To make it easier for out-of-state teachers to work in Illinois, the legislation provides full reciprocity for out-of-state applicants seeking Professional Educator Licenses (PEL). The law seems mostly geared toward attracting substitute teachers, allowing former teachers whose PELs lapsed due to failure to complete professional development requirements to substitute teach. For the next five years, the state will offer Short Term Substitute Teaching Licenses to qualifying applicants with an associate degree of 60 credit hours from a regionally accredited college or university. During the same period, the state will allow retired teachers to teach for 120 days or 600 hours per school year without affecting their retirement status.
"These are good, common-sense, bipartisan changes that will offer real help toward easing the teacher shortage," said the legislation's co-sponsor Illinois Sen.
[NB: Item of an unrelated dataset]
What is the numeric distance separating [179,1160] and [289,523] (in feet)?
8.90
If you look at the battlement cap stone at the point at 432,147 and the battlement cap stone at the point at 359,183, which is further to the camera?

Chuck Weaver in a June press release. "This will not completely solve the problem, but it is an important step in the right direction. I look forward to continuing this work with my colleague to put together further, long-term solutions to end what has become a serious crisis in education."
One area Illinois has failed to address in efforts to attract more college graduates to teaching is a particularly important one, according to the Illinois Education Association (IEA). In an August press release, IEA President Kathi Griffin expressed concern that, while Rauner was signing several other education-related bills, he had not signed House Bill 5175, which would raise a teacher's minimum salary to $40,000 within five years. Current state law, passed in 1980, mandates a minimum annual salary for teachers of $9,000 to $11,000, depending on the teacher's level of education.
"These bills fall short of what will really encourage more teachers to join the profession, and that's being fairly compensated for the great work they do," said Griffin.
Rauner vetoed House Bill 5175 on Aug. 24. His objection to the bill was apparently not to the establishment of a minimum salary for full-time teachers but to amendments to the School Code that were included in the measure.
"This legislation was vetoed in February 2018, and still represents bad public policy," said Rauner in his veto message to the Illinois 100th General Assembly. "The Charter School Commission remains a proper venue to appeal these decisions of local school boards before sending parties to court, and the Commission has a history of thoughtfully evaluating appeals to ensure that all Illinois children have access to a high-quality education."